Explore the material:
#1 In the passage on machine terms, what value is given for the velocity ratio?
#2 Translate this sentence from the passage on machine terms into Spanish: "In this case, the load is 300N."

Passage shown:
"""

1. **Load** is the force or weight that needs to be lifted by the machine. In this case, the load is 300N.

2. **Velocity Ratio (VR)** is the ratio of the distance moved by the effort to the distance moved by the load. Given here as 2.

3. **Efficiency** of a machine is expressed as a percentage and is the ratio of the useful work output to the input work done by the effort. Here, the efficiency is 60% or 0.60 as a decimal.

"""

Record extracts:
"""

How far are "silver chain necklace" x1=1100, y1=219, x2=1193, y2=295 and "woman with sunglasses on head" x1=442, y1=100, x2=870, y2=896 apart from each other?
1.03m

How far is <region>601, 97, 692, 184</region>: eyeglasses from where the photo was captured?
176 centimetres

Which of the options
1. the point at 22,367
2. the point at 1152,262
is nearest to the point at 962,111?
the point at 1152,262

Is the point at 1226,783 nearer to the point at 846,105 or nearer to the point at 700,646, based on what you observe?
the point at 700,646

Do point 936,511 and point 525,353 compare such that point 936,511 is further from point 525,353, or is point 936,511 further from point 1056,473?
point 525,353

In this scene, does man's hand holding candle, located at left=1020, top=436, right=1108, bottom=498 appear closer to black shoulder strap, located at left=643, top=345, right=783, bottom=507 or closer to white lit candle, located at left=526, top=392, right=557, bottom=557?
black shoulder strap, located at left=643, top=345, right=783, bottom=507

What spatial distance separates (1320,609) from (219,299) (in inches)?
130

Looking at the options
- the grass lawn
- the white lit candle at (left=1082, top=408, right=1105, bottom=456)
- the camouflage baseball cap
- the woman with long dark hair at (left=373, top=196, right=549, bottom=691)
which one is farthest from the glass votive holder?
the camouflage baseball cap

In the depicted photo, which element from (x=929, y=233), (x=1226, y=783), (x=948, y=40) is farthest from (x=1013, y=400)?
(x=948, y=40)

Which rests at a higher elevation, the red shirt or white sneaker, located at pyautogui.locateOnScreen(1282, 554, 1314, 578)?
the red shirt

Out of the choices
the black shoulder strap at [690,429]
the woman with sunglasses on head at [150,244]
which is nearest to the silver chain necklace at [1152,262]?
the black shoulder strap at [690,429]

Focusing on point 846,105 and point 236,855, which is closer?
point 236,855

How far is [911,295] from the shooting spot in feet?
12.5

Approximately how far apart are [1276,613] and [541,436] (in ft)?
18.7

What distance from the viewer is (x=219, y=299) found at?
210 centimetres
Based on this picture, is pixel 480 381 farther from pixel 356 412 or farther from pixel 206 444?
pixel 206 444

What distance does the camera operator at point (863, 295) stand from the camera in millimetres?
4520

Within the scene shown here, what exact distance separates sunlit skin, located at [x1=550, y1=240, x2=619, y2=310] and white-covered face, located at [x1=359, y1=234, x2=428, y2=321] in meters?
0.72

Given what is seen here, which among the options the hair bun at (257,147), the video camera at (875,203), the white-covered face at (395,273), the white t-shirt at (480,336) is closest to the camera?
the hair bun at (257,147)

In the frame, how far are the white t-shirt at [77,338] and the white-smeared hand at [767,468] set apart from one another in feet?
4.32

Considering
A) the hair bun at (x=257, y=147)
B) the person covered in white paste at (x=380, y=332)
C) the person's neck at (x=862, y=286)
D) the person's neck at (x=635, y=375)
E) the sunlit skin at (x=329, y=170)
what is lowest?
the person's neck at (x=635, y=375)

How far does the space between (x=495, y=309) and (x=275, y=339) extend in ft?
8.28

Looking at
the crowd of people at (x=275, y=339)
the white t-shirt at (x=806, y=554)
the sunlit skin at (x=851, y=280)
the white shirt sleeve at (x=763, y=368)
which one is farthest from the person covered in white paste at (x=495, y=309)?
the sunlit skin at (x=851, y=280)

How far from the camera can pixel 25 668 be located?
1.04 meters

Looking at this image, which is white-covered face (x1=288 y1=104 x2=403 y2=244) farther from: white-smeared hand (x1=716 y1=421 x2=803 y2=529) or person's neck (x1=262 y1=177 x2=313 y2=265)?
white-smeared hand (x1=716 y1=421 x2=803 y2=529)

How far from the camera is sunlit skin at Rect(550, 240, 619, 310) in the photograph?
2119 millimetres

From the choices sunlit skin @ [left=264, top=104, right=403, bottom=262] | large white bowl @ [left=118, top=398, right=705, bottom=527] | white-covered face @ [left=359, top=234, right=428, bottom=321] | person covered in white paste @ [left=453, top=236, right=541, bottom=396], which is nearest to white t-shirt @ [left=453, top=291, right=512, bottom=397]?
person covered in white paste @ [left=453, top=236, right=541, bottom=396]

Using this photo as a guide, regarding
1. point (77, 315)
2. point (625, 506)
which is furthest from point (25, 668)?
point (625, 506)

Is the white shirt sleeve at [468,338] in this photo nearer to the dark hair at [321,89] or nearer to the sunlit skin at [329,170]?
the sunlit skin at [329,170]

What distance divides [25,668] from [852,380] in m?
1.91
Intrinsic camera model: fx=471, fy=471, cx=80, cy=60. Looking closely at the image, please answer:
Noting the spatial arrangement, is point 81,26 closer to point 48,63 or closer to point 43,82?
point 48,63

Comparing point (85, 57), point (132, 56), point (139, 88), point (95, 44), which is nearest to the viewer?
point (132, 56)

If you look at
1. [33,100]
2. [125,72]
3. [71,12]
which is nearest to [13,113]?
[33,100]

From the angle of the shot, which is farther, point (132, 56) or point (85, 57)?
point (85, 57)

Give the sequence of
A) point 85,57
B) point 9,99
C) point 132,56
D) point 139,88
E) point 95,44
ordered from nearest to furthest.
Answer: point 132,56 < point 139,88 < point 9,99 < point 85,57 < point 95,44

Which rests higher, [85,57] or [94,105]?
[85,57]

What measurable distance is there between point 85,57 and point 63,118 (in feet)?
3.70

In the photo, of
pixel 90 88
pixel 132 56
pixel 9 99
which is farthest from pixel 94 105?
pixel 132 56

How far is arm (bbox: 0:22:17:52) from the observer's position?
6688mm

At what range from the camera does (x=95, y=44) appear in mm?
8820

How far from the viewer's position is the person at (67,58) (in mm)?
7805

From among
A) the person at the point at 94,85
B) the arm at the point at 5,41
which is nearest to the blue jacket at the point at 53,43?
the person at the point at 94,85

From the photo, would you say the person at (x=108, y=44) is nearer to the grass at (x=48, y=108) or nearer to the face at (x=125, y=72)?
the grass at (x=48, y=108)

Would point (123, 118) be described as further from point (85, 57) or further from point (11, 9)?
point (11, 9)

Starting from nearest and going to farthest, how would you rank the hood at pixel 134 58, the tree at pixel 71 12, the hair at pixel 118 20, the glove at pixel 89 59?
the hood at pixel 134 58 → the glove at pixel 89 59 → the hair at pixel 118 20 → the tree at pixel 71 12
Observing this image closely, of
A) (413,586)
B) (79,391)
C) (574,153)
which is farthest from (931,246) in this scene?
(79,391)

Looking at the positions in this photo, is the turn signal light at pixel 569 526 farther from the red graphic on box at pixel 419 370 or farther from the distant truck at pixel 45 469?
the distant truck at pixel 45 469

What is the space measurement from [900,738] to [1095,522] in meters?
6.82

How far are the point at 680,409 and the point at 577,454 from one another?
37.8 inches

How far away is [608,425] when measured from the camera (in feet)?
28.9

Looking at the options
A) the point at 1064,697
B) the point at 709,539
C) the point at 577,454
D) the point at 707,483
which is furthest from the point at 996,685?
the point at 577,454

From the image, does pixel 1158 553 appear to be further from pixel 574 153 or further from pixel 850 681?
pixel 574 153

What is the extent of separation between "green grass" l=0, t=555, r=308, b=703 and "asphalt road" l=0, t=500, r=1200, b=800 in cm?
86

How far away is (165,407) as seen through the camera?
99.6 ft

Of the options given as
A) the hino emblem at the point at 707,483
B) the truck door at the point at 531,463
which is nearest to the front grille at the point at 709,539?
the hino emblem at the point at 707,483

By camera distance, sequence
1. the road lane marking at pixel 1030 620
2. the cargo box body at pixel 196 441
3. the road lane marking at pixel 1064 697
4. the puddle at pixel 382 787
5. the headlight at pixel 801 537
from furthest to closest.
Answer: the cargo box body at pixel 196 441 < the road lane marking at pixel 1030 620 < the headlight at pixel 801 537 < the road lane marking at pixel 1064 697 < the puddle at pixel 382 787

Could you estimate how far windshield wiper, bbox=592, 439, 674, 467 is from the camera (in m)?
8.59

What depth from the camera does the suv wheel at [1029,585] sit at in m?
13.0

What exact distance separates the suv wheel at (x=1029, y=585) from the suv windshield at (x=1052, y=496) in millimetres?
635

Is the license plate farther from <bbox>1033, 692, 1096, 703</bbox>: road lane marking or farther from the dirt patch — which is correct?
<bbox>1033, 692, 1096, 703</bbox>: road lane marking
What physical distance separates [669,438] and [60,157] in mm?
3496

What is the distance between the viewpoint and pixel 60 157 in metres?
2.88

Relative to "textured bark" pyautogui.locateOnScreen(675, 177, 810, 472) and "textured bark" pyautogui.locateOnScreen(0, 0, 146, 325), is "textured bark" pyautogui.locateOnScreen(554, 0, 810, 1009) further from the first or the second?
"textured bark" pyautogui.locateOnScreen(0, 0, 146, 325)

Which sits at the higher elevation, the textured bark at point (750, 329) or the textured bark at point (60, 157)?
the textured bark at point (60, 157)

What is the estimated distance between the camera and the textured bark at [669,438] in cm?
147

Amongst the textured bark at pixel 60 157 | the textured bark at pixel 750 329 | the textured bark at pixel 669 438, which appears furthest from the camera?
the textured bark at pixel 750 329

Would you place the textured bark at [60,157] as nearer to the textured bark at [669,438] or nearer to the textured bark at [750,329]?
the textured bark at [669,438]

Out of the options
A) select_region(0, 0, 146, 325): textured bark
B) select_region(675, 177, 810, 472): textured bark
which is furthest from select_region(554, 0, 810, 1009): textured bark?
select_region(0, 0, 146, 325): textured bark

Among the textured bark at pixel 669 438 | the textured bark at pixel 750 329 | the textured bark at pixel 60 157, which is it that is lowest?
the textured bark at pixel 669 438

"""

Task-by-task answers:
#1 2

#2 En este caso, la carga es de 300N.